**Data to process:**
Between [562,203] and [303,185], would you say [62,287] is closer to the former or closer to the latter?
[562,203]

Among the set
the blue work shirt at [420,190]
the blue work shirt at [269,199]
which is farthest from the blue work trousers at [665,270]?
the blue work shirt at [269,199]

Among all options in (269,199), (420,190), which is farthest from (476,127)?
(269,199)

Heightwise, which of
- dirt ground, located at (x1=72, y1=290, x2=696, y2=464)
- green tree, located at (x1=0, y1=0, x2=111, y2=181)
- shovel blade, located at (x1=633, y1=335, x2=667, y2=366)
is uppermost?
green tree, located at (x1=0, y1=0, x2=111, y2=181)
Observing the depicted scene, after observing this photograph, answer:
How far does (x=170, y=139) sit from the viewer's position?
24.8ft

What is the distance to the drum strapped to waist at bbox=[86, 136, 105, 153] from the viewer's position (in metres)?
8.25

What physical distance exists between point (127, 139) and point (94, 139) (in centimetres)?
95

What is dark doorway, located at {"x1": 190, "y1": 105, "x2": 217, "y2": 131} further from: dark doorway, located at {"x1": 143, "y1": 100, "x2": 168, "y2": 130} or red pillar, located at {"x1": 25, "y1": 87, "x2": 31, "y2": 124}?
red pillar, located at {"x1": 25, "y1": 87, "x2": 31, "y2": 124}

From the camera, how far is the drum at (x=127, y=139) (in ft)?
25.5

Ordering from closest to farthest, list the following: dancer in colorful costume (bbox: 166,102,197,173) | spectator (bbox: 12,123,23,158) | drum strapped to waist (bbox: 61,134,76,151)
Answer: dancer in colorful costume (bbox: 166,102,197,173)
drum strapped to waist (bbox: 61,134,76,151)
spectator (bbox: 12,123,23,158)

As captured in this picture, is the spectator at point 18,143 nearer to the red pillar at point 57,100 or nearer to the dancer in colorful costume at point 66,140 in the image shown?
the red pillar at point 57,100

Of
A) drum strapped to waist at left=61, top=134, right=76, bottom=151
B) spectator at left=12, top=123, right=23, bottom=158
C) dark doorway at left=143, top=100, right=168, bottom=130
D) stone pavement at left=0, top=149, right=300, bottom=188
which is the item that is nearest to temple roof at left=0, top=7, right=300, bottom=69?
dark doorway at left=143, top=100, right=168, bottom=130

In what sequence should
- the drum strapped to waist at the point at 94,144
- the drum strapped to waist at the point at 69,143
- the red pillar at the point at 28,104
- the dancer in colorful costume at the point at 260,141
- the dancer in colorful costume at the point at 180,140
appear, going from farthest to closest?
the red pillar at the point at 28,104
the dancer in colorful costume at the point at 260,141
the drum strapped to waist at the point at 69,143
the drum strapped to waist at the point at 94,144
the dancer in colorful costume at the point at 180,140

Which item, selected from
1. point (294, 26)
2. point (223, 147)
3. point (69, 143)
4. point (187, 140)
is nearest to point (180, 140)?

**What the exercise asks:** Rewrite all of the records above with "stone pavement" changed to "stone paving", leaving everything else unchanged.

**Result of the exercise:**
Between [562,203] and [303,185], would you say [62,287] is closer to the former or closer to the latter?
[562,203]

Among the set
the blue work shirt at [420,190]
the blue work shirt at [269,199]
which is farthest from the blue work trousers at [665,270]?
the blue work shirt at [269,199]

Among all options in (269,199), (420,190), which is farthest from (476,127)?
(269,199)

Heightwise, which of
- dirt ground, located at (x1=72, y1=290, x2=696, y2=464)
- green tree, located at (x1=0, y1=0, x2=111, y2=181)
- shovel blade, located at (x1=633, y1=335, x2=667, y2=366)
is uppermost?
green tree, located at (x1=0, y1=0, x2=111, y2=181)
Observing the depicted scene, after observing this photograph, answer:
How far does (x=170, y=139) sit from the viewer's position?
24.8ft

What is the distance to the drum strapped to waist at bbox=[86, 136, 105, 153] from the viewer's position (in metres)?
8.25

What physical distance exists between point (127, 139) and point (94, 139) (in centimetres)?
95

What is dark doorway, located at {"x1": 190, "y1": 105, "x2": 217, "y2": 131} further from: dark doorway, located at {"x1": 143, "y1": 100, "x2": 168, "y2": 130} or red pillar, located at {"x1": 25, "y1": 87, "x2": 31, "y2": 124}?
red pillar, located at {"x1": 25, "y1": 87, "x2": 31, "y2": 124}

From the camera, how far is the drum at (x=127, y=139) (in ft)?
25.5

Ordering from closest to farthest, list the following: dancer in colorful costume (bbox: 166,102,197,173) | spectator (bbox: 12,123,23,158) | drum strapped to waist (bbox: 61,134,76,151)
Answer: dancer in colorful costume (bbox: 166,102,197,173)
drum strapped to waist (bbox: 61,134,76,151)
spectator (bbox: 12,123,23,158)

As captured in this picture, is the spectator at point 18,143 nearer to the red pillar at point 57,100 or nearer to the dancer in colorful costume at point 66,140 in the image shown?
the red pillar at point 57,100

Of
A) drum strapped to waist at left=61, top=134, right=76, bottom=151
B) spectator at left=12, top=123, right=23, bottom=158
C) dark doorway at left=143, top=100, right=168, bottom=130
D) stone paving at left=0, top=149, right=300, bottom=188
which is the item that is nearest to temple roof at left=0, top=7, right=300, bottom=69?
dark doorway at left=143, top=100, right=168, bottom=130

In what sequence should
- the drum strapped to waist at the point at 94,144
- the drum strapped to waist at the point at 69,143
- the red pillar at the point at 28,104
- the dancer in colorful costume at the point at 260,141
- the dancer in colorful costume at the point at 180,140
appear, going from farthest to closest?
the red pillar at the point at 28,104
the dancer in colorful costume at the point at 260,141
the drum strapped to waist at the point at 69,143
the drum strapped to waist at the point at 94,144
the dancer in colorful costume at the point at 180,140

Which item, selected from
1. point (294, 26)
2. point (223, 147)
3. point (69, 143)
4. point (187, 140)
is nearest to point (180, 140)?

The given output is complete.